### WHAT YOU WILL DO
1: Decide whether each statement agrees with the stream deployment page below. For each, answer yes or no and quote the words from the page that settle it. (a) A single command both creates the ticktock stream and deploys it. (b) The ticktock-log logs are tailed with Docker. (c) The Data Flow Server for Nomad supports only the Docker resource type.
2: Transcribe the passage of the stream deployment page below that begins with the words containing "9.6. Registering Stream" and ends with "of the apps.".
3: Shorten the paragraph of the stream deployment page below that starts "The Data Flow Server for Nomad also supports", and keep its main facts.

------ PAGE

9.5. Deploy a simple stream in the shell

Create a simple ticktock stream definition and deploy it immediately using the following command:

dataflow:>stream create --name ticktock --definition "time | log" --deploy
Created new stream 'ticktock'
Deployment request has been sent

Verify the deployed apps using the by checking the status of the apps using the Shell:

ticktock streamd deployed

To verify that the stream is working as expected, tail the logs of the ticktock-log using nomad:

vagrant@hashistack:~$ nomad logs 71f7aba1
...
...  INFO 1 --- [afka-listener-1] log-sink                                 : 11/29/16 14:49:59
...  INFO 1 --- [afka-listener-1] log-sink                                 : 11/29/16 14:50:01
...  INFO 1 --- [afka-listener-1] log-sink                                 : 11/29/16 14:50:02
...  INFO 1 --- [afka-listener-1] log-sink                                 : 11/29/16 14:50:03
...  INFO 1 --- [afka-listener-1] log-sink                                 : 11/29/16 14:50:04
...  INFO 1 --- [afka-listener-1] log-sink                                 : 11/29/16 14:50:05
...  INFO 1 --- [afka-listener-1] log-sink                                 : 11/29/16 14:50:06
...

9.6. Registering Stream applications with Maven resource

The Data Flow Server for Nomad also supports apps registered with a Maven resource URI in addition to the Docker resource type. Using the ticktock stream example above, we will create a similar stream definition but using the Maven resource versions of the apps.

------------
------ EXTRACTED RECORDS

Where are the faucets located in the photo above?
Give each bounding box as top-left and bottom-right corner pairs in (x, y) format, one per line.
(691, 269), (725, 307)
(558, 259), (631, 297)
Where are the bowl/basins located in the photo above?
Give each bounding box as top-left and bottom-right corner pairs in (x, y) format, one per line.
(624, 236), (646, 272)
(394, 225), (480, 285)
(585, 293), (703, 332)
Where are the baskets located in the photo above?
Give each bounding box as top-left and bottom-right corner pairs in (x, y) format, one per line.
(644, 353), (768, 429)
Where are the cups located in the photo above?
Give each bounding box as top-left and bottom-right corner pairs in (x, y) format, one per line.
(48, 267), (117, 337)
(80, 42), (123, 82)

------------

### RESPONSES BY TASK
1:
(a) Yes: "Create a simple ticktock stream definition and deploy it immediately using the following command"
(b) No: "tail the logs of the ticktock-log using nomad"
(c) No: "also supports apps registered with a Maven resource URI in addition to the Docker resource type"

2:
9.6. Registering Stream applications with Maven resource

The Data Flow Server for Nomad also supports apps registered with a Maven resource URI in addition to the Docker resource type. Using the ticktock stream example above, we will create a similar stream definition but using the Maven resource versions of the apps.

3: Along with the Docker resource type, the Data Flow Server for Nomad accepts apps registered with a Maven resource URI. A stream definition similar to the ticktock example will be created with the Maven resource versions of the apps.